Task prompt: Reproduce word for word the run of lines that begins with the line containing "Considering this scene, which of" and ends with the line containing "Given the picture, is", including both of those lines. Copy only that run.

Exercise material:

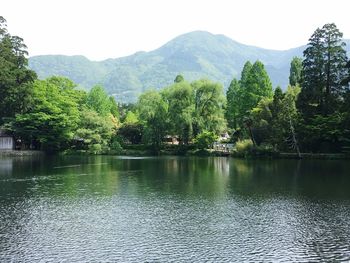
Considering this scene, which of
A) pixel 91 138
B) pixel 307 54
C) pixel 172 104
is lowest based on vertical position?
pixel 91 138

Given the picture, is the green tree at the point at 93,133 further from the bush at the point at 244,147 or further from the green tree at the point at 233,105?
==
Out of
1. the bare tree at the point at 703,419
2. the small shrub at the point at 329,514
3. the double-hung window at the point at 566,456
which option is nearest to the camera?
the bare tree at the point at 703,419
* * *
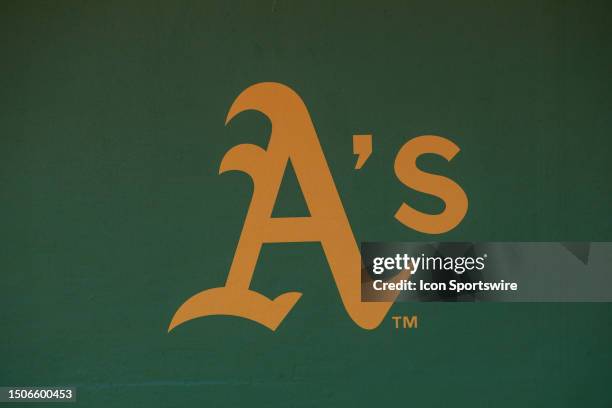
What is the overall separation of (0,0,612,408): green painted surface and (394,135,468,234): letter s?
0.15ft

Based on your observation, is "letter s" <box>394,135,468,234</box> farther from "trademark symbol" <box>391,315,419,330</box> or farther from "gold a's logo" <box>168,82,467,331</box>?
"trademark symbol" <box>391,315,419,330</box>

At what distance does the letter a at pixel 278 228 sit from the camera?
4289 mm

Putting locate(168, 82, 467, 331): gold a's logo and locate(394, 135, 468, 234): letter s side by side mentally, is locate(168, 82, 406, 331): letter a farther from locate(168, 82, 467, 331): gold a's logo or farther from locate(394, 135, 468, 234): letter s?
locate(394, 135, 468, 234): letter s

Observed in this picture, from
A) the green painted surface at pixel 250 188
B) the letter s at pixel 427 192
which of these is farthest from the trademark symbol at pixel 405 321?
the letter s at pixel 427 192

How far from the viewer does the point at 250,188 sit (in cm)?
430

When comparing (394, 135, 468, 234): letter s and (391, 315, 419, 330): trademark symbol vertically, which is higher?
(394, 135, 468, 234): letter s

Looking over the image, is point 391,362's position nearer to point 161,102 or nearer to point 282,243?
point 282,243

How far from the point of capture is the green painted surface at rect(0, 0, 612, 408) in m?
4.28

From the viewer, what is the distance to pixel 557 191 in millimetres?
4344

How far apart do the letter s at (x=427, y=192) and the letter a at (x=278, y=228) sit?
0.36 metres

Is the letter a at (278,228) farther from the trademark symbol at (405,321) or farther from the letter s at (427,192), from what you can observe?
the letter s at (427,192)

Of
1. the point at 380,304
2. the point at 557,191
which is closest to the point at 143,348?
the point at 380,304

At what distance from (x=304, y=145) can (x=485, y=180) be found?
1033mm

Exercise result:
Considering this scene, which of
A) pixel 91 138
B) pixel 307 54
C) pixel 172 104
is lowest based on vertical position?
pixel 91 138

Given the picture, is the green tree at the point at 93,133 further from the bush at the point at 244,147 or further from the green tree at the point at 233,105?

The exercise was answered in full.